Military vets to intensify fight with government after Ramaphosa, Mabuza 'snub'
Liberation struggle war veterans are accusing the government of negotiating in bad faith and have warned that their plight is a ticking time bomb.
Deputy president David Mabuza allegedly snubbed two of their scheduled meetings, which sought to discuss and find common ground on reparations. The group later demanded a meeting with President Cyril Ramaphosa but to no avail.
“The reason we wanted to meet Ramaphosa is because he committed to addressing the plight of liberation struggle war veterans across the country. He told us that if we are not getting any joy, we should return to him,” said Mduduzi Holomisa on Wednesday.
The group said Ramaphosa, instead of delegating Mabuza, sent two cabinet ministers, defence and military veterans minister Thandi Modise and minister in the presidency Mondli Gungubele, who were “clueless about our issues”.
The said meeting bore no fruit, was delayed by hours and the venues changed with no explanations, according to the veterans. The group believed it was a “trap”. Reports later surfaced that the group held the ministers hostage, demanding to see the president.
Addressing members of the media in Johannesburg on Wednesday, they denied this.
“The liberation struggle war veterans put clear to the government delegation that without the presence of the president and his deputy, we would not continue with the meeting and would wait for them to attend,” said Holomisa.
“We noticed very late that this was a trap and that the deputy president was not coming.
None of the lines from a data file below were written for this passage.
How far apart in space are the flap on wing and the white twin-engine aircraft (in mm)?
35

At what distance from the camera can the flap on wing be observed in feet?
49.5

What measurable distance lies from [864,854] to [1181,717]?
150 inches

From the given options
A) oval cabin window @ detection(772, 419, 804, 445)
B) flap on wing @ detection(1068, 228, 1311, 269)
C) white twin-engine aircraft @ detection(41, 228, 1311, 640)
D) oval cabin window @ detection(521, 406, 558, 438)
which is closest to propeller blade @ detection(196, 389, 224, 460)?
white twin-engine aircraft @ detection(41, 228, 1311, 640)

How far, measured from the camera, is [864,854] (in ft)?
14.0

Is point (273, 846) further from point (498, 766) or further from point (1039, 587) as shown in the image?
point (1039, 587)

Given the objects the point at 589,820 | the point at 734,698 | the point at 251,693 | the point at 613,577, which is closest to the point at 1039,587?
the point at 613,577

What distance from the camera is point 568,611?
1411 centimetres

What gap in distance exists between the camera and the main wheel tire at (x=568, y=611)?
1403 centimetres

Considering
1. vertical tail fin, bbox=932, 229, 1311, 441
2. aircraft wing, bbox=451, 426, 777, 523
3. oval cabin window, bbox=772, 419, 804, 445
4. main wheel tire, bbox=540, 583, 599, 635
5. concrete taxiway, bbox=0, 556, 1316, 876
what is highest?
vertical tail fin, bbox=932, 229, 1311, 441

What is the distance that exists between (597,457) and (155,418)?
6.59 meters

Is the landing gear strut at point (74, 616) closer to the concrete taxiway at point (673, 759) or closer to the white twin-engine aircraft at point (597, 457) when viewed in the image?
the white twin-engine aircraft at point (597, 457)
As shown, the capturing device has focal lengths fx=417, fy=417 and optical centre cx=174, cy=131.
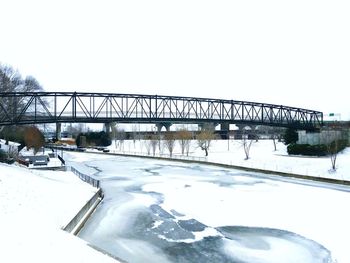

This trap, led by minister Gungubele, led to the arrest of more than 50 of our comrades and about 17 sustained injuries. Some of these injuries happened in detention. This victimisation should have consequences and we are consulting legal representatives.”
The group comprises former soldiers from the Umkhonto we Sizwe Military Veterans Association (MKMVA), the Azanian People's Liberation Army (Apla) and the Azanian National Liberation Army (Azanla). They are now threatening to mobilise and intensify action against the government until their demands are met.
“The liberation struggle war veterans are not going to keep quiet about this and we will fight and ensure the redress of these wrongs is expedited. All our members will ensure that maximum efforts are made in ensuring that our dignity is reclaimed.
“We are going to mobilise the dependents of the fallen veterans, civic movements, progressive NGOs locally and other like-minded organisations outside South Africa. We shall not be moved.”
Another member of the group, Lwazi Mzobe, echoed similar sentiments, adding that the lack of government commitment felt as though they had committed a heinous crime while protecting the country during the apartheid era.
“This is painful, it is as if we are being punished for having fought apartheid. It is more painful because we are engaging with people who are not honest. Right now, we are sitting on a ticking time bomb.”
Among other demands, the veterans want lump sum payments, jobs at state-owned entities, free houses and medical aid that accommodates their dependents.
“We are poor, we live in shacks, under bridges, in very inhumane conditions,” added Mzobe.